Similarly, this is what NFL draft scouting is all about. They’re trying to valuate players the same way institutional investors valuate companies. Wes Buntings grades are very much like a “price” for a player, a value; some players are an 8.5 others a 5.8. What you’re saying is “just create a better valuation model than anyone else and you’ll be fine!” And that’s kind of a well… duh, statement. Every team is trying to be the most precise they can be with their player grades. If you can do better, cool. But most teams have players roughly graded the same way. You don’t see one team picking players in the first round that the rest of the league thinks are 4th round players. You don’t see consensus top-10 picks fall to the 7th round even though they turn out to be busts just as bad as a 7th rounder. The valuation is about as good as it’s going to be in the league, it’s hard to get a competitive advantage on valuation. If you could scout way better than anyone else, that’s cool, but that’s not really a strategy to go to your scouts and say “SCOUT BETTER!”.

I am talking about draft strategy. You could have the exact same scouting department and the exact same board in front of both the Patriots and Jerry 1.0. The exact same board Jerry 1.0 would trade up and get the splashy player, the Patriots would trade down and get two solid players.

The argument I am making in this post is a strategy argument. It says that this Cowboys team has stars and scrubs on it. If you look at teams that are successful over the long-term their strategy isn’t to add more stars but to eliminate the scrubs. I think this team has enough stars to win a superbowl but it needs to take all the positions with poor play and bring them up to average rather than trying to make one position exceptional. That’s the strategy that is going to be successful on draft day.

The Ohio State Buckeyes are your Sugar Bowl champions... and for the 7th year in a row Michigan still sucks.

by Blue Eyed Devil on Apr 3, 2011 2:14 PM CDT up reply actions   1 recs

It's essentially what Jimmy Johnson and Parcells practiced as well

“churning the bottom of the roster”

Don't believe everything you think.

by dunkman on Apr 4, 2011 6:02 AM CDT up reply actions  

Almost totally agree

We can’t become a Detroit and draft 4 WR’s in the first, so need comes into play as well as BPA. Basically though, youv’e indirectly indicted Jerry’s role as GM for our draft failures.

by pfloyd1 on Apr 3, 2011 10:38 AM CDT up reply actions  

First...

You’re talking long-term and BED’s talking short-term. Trick’s getting the strategic and tactical to mesh into a cohesive plan. We’ll see if JG’s a magician along the lines of the original Triplets methinks you’ve been studying. Correction, not magician, student of the game. No magic, just hard work.

Weltschmerzen.

by tanstaafl on Apr 3, 2011 12:08 PM CDT up reply actions  

Best expression of the ideal yet

Tactical components are all supposed to support the strategic objective. Our problem, as fans is we see Football as the critical objective whereas ownership sees is as a tactic. The strategic objective for JJ is commercial success – i.e., maximize profitability, value of the franchise.

To most of us simpletons, or perhaps idealists, that means make the product successful and the commercial side will be so as well. As we’ve seen, that is not necessarily the case.

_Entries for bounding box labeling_

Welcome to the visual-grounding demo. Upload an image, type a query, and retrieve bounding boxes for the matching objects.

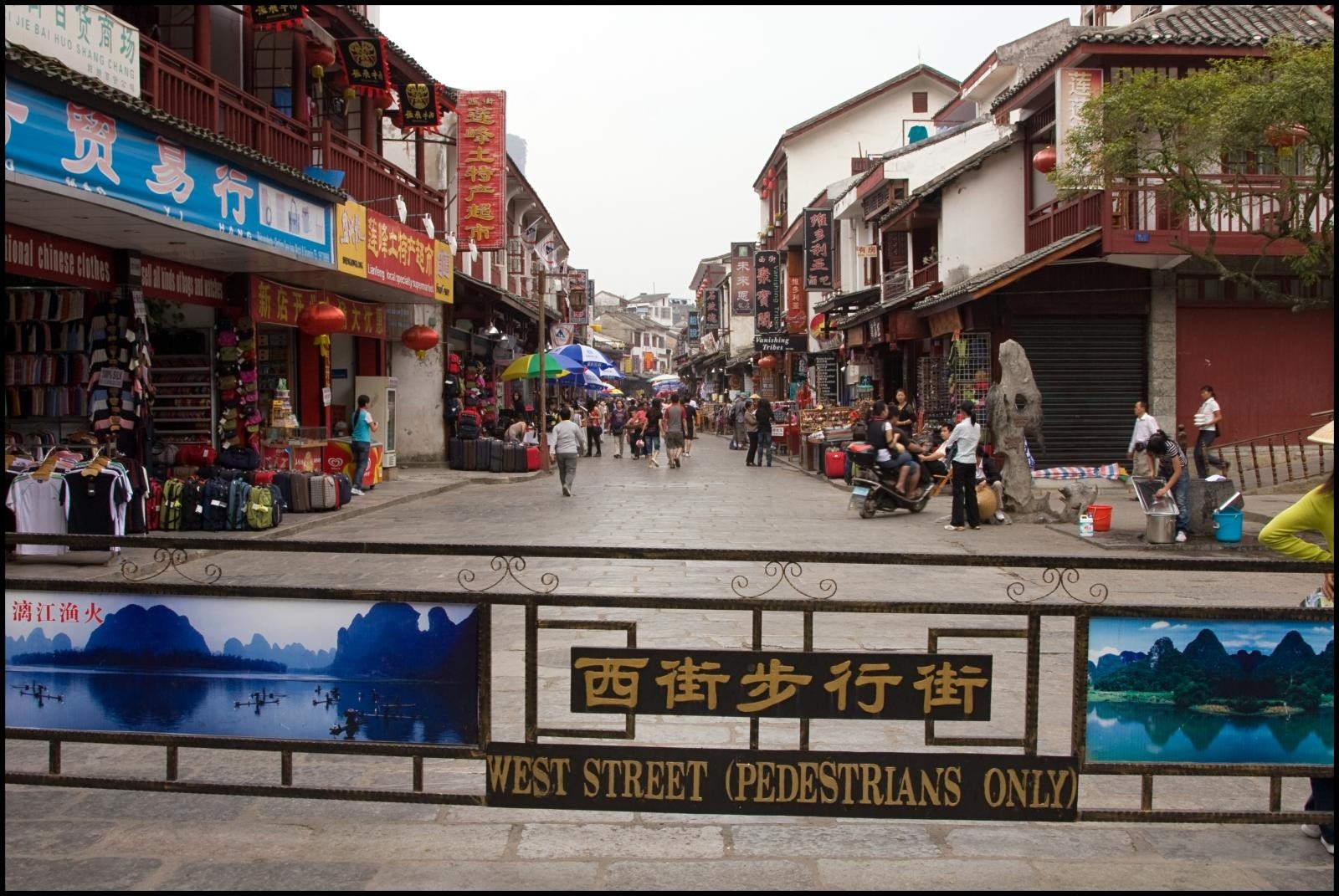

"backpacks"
[146,476,284,532]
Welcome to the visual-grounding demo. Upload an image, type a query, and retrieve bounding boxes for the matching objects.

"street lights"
[537,270,587,472]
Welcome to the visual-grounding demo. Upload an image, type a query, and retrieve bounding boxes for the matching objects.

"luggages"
[448,415,542,472]
[199,463,352,512]
[825,450,845,479]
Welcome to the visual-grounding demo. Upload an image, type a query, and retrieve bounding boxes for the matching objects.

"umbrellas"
[652,374,683,390]
[499,343,626,393]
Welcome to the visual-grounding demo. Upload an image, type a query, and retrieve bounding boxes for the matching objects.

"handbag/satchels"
[612,425,624,436]
[445,352,496,435]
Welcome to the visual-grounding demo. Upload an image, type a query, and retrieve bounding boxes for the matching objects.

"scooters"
[847,440,937,519]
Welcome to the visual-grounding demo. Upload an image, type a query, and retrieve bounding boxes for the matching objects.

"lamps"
[440,239,478,262]
[413,228,457,256]
[482,302,499,335]
[500,322,509,340]
[389,212,435,239]
[358,194,407,224]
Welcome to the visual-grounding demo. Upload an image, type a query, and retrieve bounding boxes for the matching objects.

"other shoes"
[1176,531,1187,542]
[907,488,923,499]
[648,464,653,468]
[729,445,772,467]
[685,452,692,457]
[681,451,686,456]
[944,523,965,530]
[896,485,906,494]
[350,487,365,496]
[671,462,675,468]
[563,484,571,497]
[593,453,601,457]
[614,454,618,458]
[674,457,680,467]
[962,521,981,529]
[633,456,640,460]
[651,458,659,467]
[584,453,592,457]
[1222,461,1231,477]
[995,509,1005,521]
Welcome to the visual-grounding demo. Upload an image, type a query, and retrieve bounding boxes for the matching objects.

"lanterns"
[1033,146,1056,174]
[763,169,775,198]
[752,376,758,383]
[758,354,777,371]
[298,302,346,356]
[401,324,440,361]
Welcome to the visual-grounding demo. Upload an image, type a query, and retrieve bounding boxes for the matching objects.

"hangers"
[5,446,16,469]
[30,446,60,482]
[81,449,111,476]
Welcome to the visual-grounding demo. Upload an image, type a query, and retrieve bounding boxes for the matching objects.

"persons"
[549,409,585,497]
[1194,385,1230,479]
[567,394,700,469]
[729,393,774,467]
[1258,422,1334,855]
[944,400,1004,530]
[351,394,378,495]
[1128,400,1159,501]
[1147,429,1189,542]
[864,390,952,500]
[504,392,529,444]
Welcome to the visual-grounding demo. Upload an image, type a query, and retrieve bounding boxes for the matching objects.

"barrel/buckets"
[1212,508,1245,542]
[1086,505,1113,531]
[1146,514,1176,544]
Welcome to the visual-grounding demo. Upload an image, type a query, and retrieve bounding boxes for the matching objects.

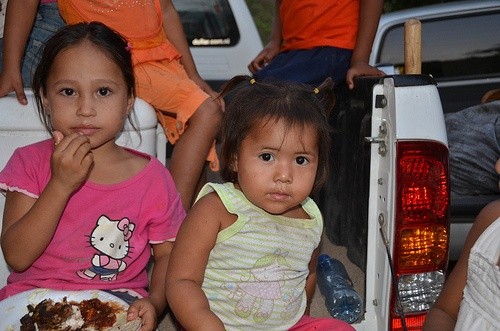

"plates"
[0,289,141,331]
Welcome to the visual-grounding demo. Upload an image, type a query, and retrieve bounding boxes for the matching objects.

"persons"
[248,0,387,91]
[165,76,357,331]
[0,0,68,87]
[423,157,500,331]
[0,21,188,331]
[0,0,226,213]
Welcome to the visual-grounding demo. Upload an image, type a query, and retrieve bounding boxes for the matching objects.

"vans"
[368,0,499,271]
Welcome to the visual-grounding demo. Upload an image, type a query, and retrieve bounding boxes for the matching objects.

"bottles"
[315,253,363,324]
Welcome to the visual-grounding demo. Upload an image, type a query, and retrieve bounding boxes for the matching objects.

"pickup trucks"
[0,0,453,331]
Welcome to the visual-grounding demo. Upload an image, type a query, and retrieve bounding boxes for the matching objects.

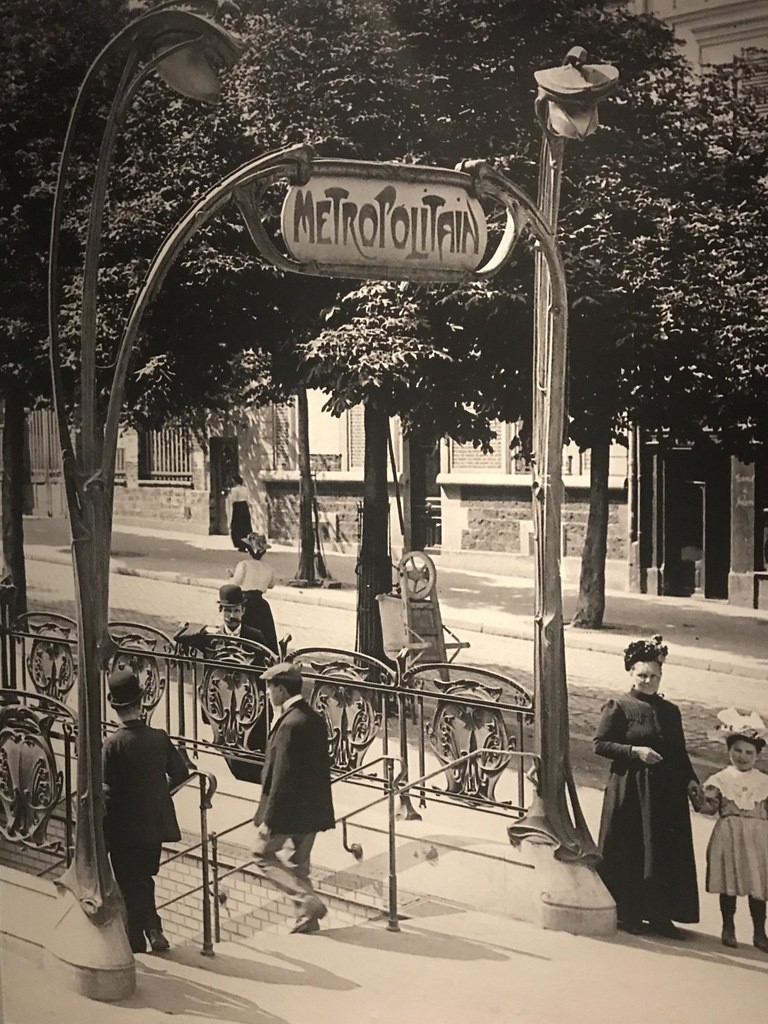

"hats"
[107,671,144,708]
[259,662,302,682]
[707,707,767,753]
[241,533,271,554]
[219,584,247,606]
[624,634,668,671]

_What you will do_
Please extend the forum discussion about Cowboys draft strategy, picking up right after its final sentence.

_Final result_
We live life forwards and understand it backwards

by tdships on Apr 3, 2011 12:15 PM CDT up reply actions  

Exactly! Linemen aren't easy to make into PR success stories.

"You can't live a perfect day without doing something for someone who will never be able to repay you."

- John Wooden (God rest his soul)

by 5Blings on Apr 5, 2011 5:48 PM CDT up reply actions  

+1
Student of the game. No magic, just hard work.

"I am a true believer. Anthony Spencer will have 7 or more sacks in 2011 and Stephen Bowen can ball!" - Kegbearer
"Football is an incredible game. Sometimes it's so incredible, it's unbelievable."
- Tom Landry

by Kegbearer on Apr 3, 2011 2:34 PM CDT up reply actions  

I agree with 50% of this.

-continuity and the ability to develop/coach players is key
-good drafting is key

The holes on our rosters are a matter of not drafting with a vision, with a singular identity. Some years we hit on late round guys and some years we hit on earlier round guys.

I think this is overcomplicating the analysis. Bad drafting is bad drafting. It’s not an issue of identity or vision. Stepnoski, a small undersized center, meshed just fine with Nate Newton a road-grader. Why? They were both good players with good coaching.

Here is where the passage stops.